**Request 1:** Transcribe the passage on the year's most notable quotes from "And, interestingly enough, when" up to and including "governor of Massachusetts.".
**Request 2:** Carry on the passage about the year's most notable quotes, picking up after its last sentence.

**Supplied text:**

Fred Shapiro, an associate librarian at Yale Law School, recently unveiled his seventh annual list of the most notable quotes of the year, according to an Associated Press report, and topping the list was this one, recorded secretly at a private Romney fundraiser in May:

“There are 47 percent of the people who will vote for the president no matter what … who are dependent upon government, who believe that they are victims. … These are people who pay no income tax … and so my job is not to worry about those people. I’ll never convince them that they should take personal responsibility and care for their lives,” Romney said.

Well, that went over like a lead balloon with a lot of folks when Mother Jones magazine posted it online a few months later, and it proved to be a turning point in the race for the White House, cementing in the minds of many the belief that Romney had little or no connection or empathy for those struggling to get by in life.

And, interestingly enough, when all the votes were counted, it was Romney who got 47 percent of the popular vote nationwide.

The Republican candidate also claimed the second spot on the list when he commented in the second presidential debate about his efforts to make women part of his administration when he took office as governor of Massachusetts.

**Information shown:**
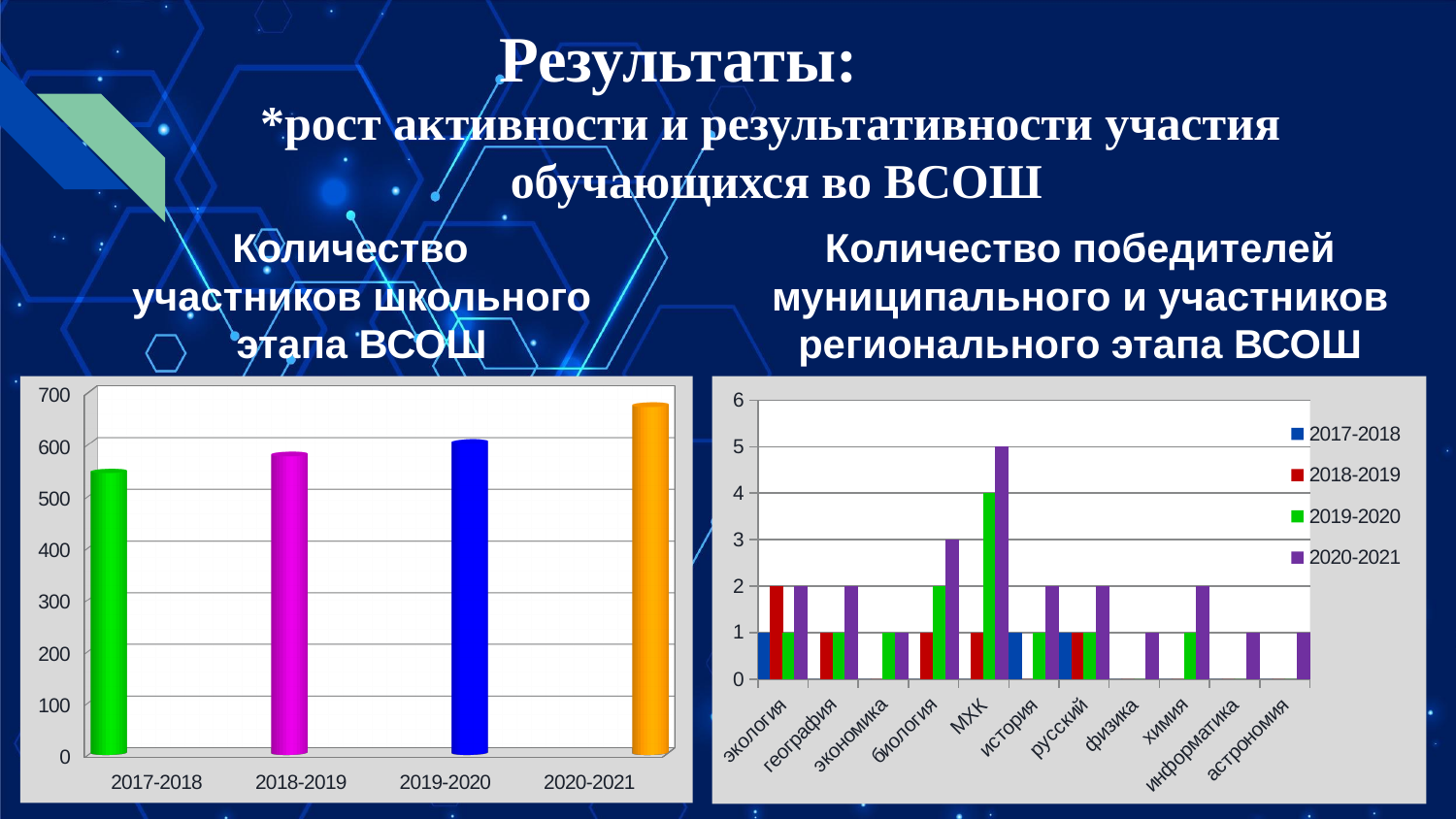
In the right chart, 'Количество победителей муниципального и участников регионального этапа ВСОШ', what is the value for биология in 2020-2021? 3 In the right chart, 'Количество победителей муниципального и участников регионального этапа ВСОШ', what is the difference between the МХК values for 2020-2021 and 2019-2020? 1 In the left chart, 'Количество участников школьного этапа ВСОШ', which year has the highest value? 2020-2021 In the left chart, 'Количество участников школьного этапа ВСОШ', do the values rise or fall from 2017-2018 to 2020-2021? rise What kind of chart is the left chart, 'Количество участников школьного этапа ВСОШ'? bar chart How many categories are shown on the x axis of the left chart, 'Количество участников школьного этапа ВСОШ'? 4 In the left chart, 'Количество участников школьного этапа ВСОШ', is the value for 2020-2021 greater or less than 600? greater In the left chart, 'Количество участников школьного этапа ВСОШ', is the value for 2017-2018 greater or less than 600? less In the left chart, 'Количество участников школьного этапа ВСОШ', which year has the lowest value? 2017-2018 How many series does the legend of the right chart, 'Количество победителей муниципального и участников регионального этапа ВСОШ', list? 4 In the right chart, 'Количество победителей муниципального и участников регионального этапа ВСОШ', what is the value for МХК in 2020-2021? 5 How many subject categories are shown on the x axis of the right chart, 'Количество победителей муниципального и участников регионального этапа ВСОШ'? 11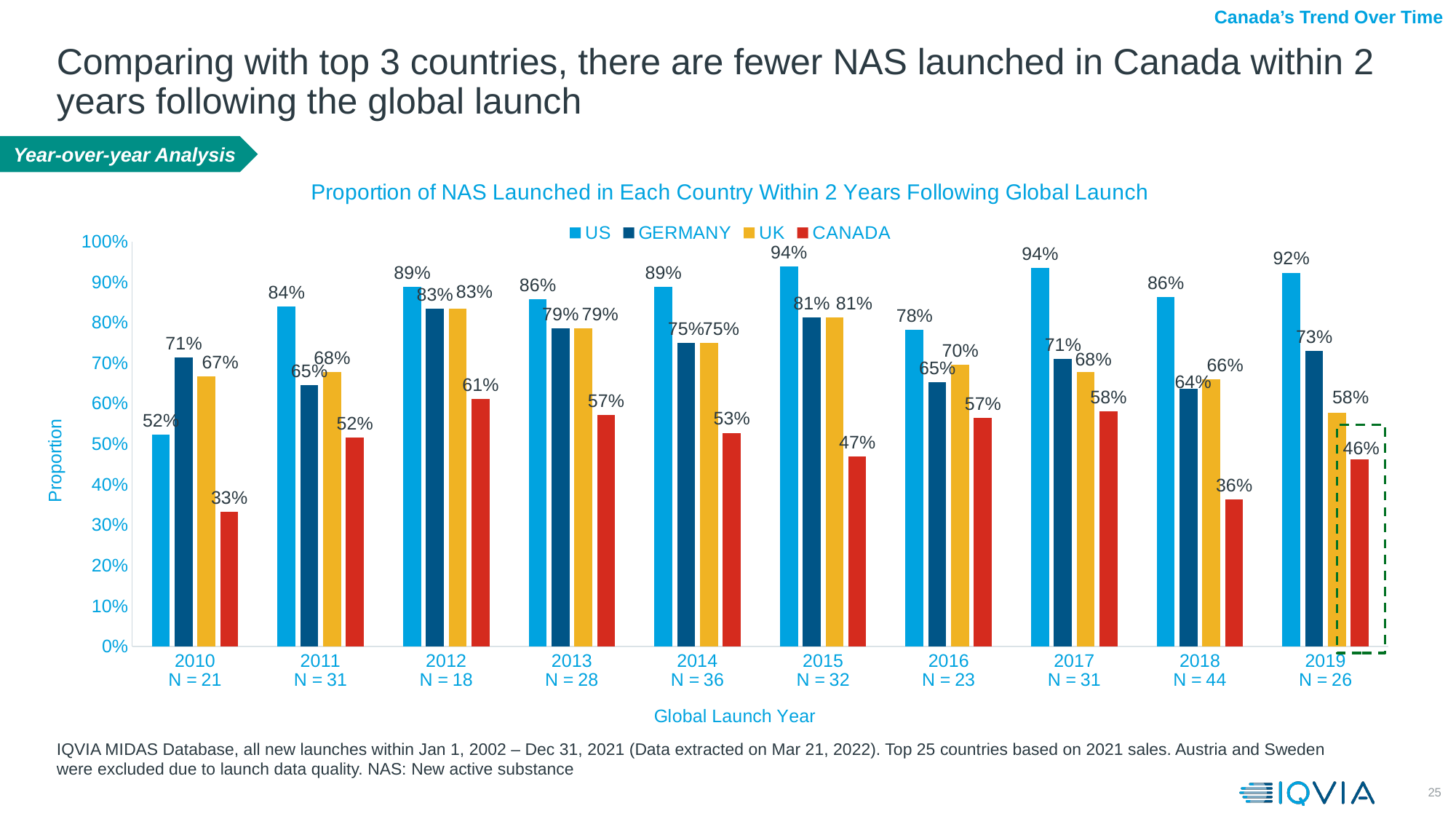
What is the difference between the US and Canada values in 2015? 47% What is the value for the UK in 2016? 70% In which year is the Canada value lowest? 2010 What kind of chart is shown on the slide? Bar chart What is the value for Canada in 2019? 46% Which country has the highest value in 2018? US What is the title of the chart? Proportion of NAS Launched in Each Country Within 2 Years Following Global Launch What is the value for Germany in 2010? 71% What is the value for the US in 2015? 94% How many series does the legend list? 4 How many global launch years are shown on the x axis? 10 Which is larger in 2010: the US value or the Germany value? Germany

**Exercise output 1:**
And, interestingly enough, when all the votes were counted, it was Romney who got 47 percent of the popular vote nationwide.

The Republican candidate also claimed the second spot on the list when he commented in the second presidential debate about his efforts to make women part of his administration when he took office as governor of Massachusetts.

**Exercise output 2:**
Said Romney, “We took a concerted effort to go out and find women who had backgrounds that could be qualified to become members of our cabinet. I went to a number of women’s groups and said, ‘Can you help us find folks?’ and they brought us whole binders full of women.”

And if those two “victories” weren’t enough, it was just days later that PolitiFact, the fact-checking project operated by the Tampa Bay Times, gave Romney credit for the “lie of the year.”

The winning “entry” was Romney’s campaign advertisement alleging that President Obama “sold Chrysler to Italians who are going to build Jeeps in China.” The ad was an attempt to paint the president as someone who was shipping American jobs overseas, but it came as quite a surprise to the folks at Chrysler, who promptly labeled it a falsehood.

And this may not be the last recognition Romney receives as events of the past year are reviewed. If Barbers Only magazine doles out awards, we have him as a frontrunner in the race for “best hair by a leading candidate.”